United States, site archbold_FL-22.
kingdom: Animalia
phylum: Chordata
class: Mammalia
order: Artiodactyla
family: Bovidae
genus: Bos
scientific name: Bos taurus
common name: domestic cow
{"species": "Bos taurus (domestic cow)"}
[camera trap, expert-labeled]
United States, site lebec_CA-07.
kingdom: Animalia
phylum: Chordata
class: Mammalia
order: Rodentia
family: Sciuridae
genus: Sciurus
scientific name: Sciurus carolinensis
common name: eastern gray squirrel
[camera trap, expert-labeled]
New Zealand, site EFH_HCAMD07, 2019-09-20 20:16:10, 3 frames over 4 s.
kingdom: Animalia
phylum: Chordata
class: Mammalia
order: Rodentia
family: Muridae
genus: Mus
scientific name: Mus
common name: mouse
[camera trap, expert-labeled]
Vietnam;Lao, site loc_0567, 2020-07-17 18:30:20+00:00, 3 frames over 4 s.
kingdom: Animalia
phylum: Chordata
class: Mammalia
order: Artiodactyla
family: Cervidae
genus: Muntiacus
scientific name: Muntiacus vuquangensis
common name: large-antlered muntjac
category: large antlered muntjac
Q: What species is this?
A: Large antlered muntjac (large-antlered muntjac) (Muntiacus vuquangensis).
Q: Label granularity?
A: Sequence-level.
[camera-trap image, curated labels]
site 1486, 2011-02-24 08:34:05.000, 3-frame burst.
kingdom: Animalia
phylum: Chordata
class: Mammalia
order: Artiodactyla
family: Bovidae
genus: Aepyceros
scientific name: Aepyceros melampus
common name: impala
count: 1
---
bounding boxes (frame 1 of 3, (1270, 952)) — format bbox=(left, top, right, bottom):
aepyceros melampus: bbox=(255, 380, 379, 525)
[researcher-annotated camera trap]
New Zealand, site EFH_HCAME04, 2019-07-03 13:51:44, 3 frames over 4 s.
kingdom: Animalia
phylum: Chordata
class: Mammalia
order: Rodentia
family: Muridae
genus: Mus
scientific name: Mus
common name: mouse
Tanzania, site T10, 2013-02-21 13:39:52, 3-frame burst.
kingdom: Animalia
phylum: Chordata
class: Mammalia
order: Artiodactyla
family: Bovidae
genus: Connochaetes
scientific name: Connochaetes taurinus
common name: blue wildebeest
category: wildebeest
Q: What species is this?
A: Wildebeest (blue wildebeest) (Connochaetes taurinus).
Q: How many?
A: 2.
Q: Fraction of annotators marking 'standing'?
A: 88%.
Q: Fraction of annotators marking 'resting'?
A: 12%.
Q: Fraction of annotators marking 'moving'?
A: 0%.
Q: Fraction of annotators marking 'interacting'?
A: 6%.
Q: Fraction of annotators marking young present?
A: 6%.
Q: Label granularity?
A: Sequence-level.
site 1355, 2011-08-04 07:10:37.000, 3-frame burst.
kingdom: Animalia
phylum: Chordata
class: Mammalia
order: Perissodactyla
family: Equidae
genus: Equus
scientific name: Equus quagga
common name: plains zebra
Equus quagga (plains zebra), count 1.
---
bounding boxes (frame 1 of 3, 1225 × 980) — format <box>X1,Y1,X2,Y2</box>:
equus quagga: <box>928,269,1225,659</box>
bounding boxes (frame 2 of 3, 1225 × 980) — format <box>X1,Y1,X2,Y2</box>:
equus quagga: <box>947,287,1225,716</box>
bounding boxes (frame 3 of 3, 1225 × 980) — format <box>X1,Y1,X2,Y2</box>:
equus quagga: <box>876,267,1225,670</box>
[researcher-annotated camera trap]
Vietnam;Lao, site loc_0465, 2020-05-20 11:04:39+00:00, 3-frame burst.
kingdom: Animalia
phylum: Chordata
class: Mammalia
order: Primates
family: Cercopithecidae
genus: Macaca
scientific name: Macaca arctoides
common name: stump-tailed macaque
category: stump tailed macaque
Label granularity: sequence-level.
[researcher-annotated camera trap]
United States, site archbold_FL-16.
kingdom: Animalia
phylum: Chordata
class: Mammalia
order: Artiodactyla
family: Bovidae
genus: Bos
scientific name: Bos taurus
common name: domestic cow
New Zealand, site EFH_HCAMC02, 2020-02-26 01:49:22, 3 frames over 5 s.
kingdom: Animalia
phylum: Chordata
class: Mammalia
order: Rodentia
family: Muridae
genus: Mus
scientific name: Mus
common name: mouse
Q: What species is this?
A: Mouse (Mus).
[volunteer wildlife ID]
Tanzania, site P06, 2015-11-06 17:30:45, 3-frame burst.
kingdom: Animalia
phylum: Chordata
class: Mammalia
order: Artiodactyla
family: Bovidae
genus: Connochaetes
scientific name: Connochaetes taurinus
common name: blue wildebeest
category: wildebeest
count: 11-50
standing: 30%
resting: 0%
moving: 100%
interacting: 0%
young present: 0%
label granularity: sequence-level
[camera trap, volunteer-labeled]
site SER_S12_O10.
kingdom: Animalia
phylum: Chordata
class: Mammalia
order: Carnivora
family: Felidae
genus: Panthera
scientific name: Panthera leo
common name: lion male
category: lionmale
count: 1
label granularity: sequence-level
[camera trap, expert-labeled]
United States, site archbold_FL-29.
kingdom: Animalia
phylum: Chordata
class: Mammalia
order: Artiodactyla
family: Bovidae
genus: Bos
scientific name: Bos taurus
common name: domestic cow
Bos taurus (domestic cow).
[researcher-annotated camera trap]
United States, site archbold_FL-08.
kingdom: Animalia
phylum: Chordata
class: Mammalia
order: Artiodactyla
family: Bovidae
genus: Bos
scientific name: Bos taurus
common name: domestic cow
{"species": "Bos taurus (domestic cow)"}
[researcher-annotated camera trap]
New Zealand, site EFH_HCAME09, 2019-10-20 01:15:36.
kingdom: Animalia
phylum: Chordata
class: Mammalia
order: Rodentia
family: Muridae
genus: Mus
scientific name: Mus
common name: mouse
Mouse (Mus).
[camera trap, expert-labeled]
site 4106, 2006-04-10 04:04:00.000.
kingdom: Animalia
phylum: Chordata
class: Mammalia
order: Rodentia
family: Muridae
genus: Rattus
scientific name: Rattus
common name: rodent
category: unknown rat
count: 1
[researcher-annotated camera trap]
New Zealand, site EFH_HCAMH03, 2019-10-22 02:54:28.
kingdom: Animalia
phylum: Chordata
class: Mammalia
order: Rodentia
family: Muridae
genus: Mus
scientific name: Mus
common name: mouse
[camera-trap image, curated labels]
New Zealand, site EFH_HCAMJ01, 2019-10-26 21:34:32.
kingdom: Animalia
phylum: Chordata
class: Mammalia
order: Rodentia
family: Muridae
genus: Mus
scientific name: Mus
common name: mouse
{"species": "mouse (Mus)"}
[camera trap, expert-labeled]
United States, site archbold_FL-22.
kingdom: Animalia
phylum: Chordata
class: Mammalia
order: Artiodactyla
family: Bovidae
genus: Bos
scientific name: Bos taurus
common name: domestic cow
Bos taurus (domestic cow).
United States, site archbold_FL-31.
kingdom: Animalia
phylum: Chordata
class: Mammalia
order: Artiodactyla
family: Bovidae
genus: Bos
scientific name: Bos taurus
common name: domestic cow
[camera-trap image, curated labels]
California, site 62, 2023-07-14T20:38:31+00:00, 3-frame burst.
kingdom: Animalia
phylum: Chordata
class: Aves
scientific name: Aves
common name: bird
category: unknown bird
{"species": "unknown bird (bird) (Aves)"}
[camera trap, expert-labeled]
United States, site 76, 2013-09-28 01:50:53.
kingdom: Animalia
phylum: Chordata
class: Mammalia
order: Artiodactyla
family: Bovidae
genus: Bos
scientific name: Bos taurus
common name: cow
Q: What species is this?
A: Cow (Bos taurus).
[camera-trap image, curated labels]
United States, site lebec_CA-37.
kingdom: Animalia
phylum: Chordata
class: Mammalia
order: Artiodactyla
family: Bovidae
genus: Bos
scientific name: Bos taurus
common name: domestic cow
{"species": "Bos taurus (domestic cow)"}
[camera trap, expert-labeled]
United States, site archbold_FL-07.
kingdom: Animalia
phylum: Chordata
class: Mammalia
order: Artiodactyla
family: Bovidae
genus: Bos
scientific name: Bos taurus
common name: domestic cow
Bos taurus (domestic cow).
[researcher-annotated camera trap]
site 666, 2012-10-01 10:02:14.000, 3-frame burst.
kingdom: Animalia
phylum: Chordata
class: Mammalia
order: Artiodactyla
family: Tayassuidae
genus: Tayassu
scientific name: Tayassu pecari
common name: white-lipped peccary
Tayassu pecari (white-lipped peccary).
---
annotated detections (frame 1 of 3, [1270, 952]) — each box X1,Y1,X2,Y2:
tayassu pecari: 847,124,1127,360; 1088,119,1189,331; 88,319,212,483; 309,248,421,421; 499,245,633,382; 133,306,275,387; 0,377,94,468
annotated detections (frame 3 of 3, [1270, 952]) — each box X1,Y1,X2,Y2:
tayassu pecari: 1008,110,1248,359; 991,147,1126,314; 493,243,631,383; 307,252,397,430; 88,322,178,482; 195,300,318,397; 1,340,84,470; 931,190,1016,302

◆ What you need to do ◆
One inclusive range is required: first line of the data through the line containing "United States, site lebec_CA-07.". Set it down exactly and output nothing else.

◆ Answer area ◆
United States, site archbold_FL-22.
kingdom: Animalia
phylum: Chordata
class: Mammalia
order: Artiodactyla
family: Bovidae
genus: Bos
scientific name: Bos taurus
common name: domestic cow
{"species": "Bos taurus (domestic cow)"}
[camera trap, expert-labeled]
United States, site lebec_CA-07.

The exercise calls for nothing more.